EXTRACTED TEXT:
╔══

This is a microservice for voting on GitHub issues.

People are allotted a certain number of votes based on:

  • How long they have been contributing to the GitHub project
  • How much they have paid to the open collective

The idea is to give financial backers and sponsors a better return on their investment by allowing them to influence priorities of the project they are supporting.

The idea is inspired by WebPack's voting.

The application exposes a HTTP API that can be used from any web page. In more detail:

  • A list of issues that can be voted on
  • The number of votes that have been cast on each issue

Logged-in users have additional functionality:

  • See how many votes they have left
  • See their own cast votes
  • Cast (or uncast) votes

Administrators can configure what GitHub issues are votable (this will probably be done by tagging issues on GitHub)

╚══

TO DO:
1. For each statement below, say yes or no as to whether it agrees with the GitHub voting microservice text, and quote the text's deciding words. (a) The number of votes a person gets can depend on how much they have paid to the open collective. (b) Only administrators are able to cast votes. (c) The idea was inspired by WebPack's voting.
2. Resume the GitHub voting microservice text right after its final sentence.

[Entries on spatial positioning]
╔══

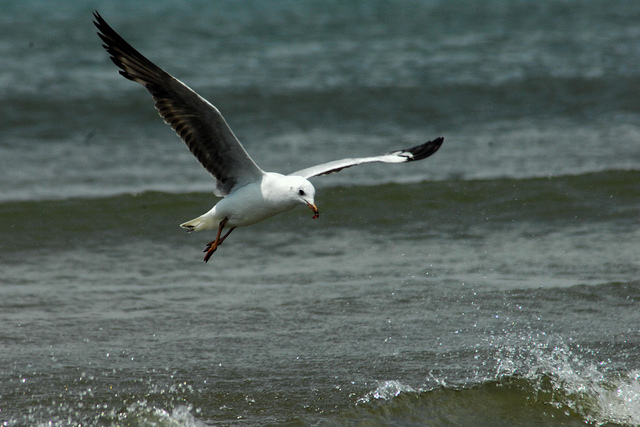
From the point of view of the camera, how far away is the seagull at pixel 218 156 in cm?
504

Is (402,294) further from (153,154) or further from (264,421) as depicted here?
→ (153,154)

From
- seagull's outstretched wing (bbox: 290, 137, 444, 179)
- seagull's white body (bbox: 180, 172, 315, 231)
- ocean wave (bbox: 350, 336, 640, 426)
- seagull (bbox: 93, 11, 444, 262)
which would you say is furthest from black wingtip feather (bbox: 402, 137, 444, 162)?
ocean wave (bbox: 350, 336, 640, 426)

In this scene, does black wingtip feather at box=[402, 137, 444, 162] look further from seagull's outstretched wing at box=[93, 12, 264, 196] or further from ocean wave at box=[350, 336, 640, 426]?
ocean wave at box=[350, 336, 640, 426]

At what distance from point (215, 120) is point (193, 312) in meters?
1.45

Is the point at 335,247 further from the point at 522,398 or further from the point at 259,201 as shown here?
the point at 522,398

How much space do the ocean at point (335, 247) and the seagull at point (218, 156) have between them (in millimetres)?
852

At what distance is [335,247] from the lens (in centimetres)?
728

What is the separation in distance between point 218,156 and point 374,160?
3.49 feet

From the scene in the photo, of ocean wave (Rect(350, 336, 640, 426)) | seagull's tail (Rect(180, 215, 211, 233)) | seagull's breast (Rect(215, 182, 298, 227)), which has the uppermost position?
seagull's breast (Rect(215, 182, 298, 227))

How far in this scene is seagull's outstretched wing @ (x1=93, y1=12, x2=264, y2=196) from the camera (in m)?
5.04

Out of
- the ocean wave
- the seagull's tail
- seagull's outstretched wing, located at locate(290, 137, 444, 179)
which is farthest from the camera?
seagull's outstretched wing, located at locate(290, 137, 444, 179)

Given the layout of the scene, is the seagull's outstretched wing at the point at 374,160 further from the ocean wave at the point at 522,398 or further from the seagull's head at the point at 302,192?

╚══

ANSWERS TO THE TASKS:
1.
(a) Yes: "How much they have paid to the open collective"
(b) No: "Logged-in users have additional functionality" and "Cast (or uncast) votes"
(c) Yes: "The idea is inspired by WebPack's voting."

2.
It's not a goal to update issues on GitHub - seeing what people have voted on will happen on a system outside of GitHub.

Run locally

NODE_ENV=development node server.js

User Story map (sort of)

  • Admin creates a votable tag in select GitHub repos

  • Admin tags certain issues with votable

  • Admin configures app with a list of GitHub repos to watch

  • Votable issues show up in the app

  • Admin sets a USD bounty on each issue

    • This is how much developers will get if they fix it
    • This sets the threshold for donations as well
  • GitHub Contributor looks at votable issues in the app

  • GitHub Contributor signs in with GitHub OAuth

  • GitHub Contributor sees they have 850 votes yay, wondering how to spend them

Software Architecture

The application is based on Event Sourcing and CQRS.

The software components are decoupled using the Hexagonal Architecture (aka Ports and Adapters) pattern.

The tests are inspired by todo-subsecond, a small application that introduces some conventions for running the same tests in different configurations, taking advantage of ports and adapters.

Domain model

Voting is similar to banking. Casting a vote is similar to transferring money from one account (the user) to another account (the issue). The only difference is that we're transferring votes, not money.

Both issues and users are modelled as Accounts. Voting is modelled as Transactions.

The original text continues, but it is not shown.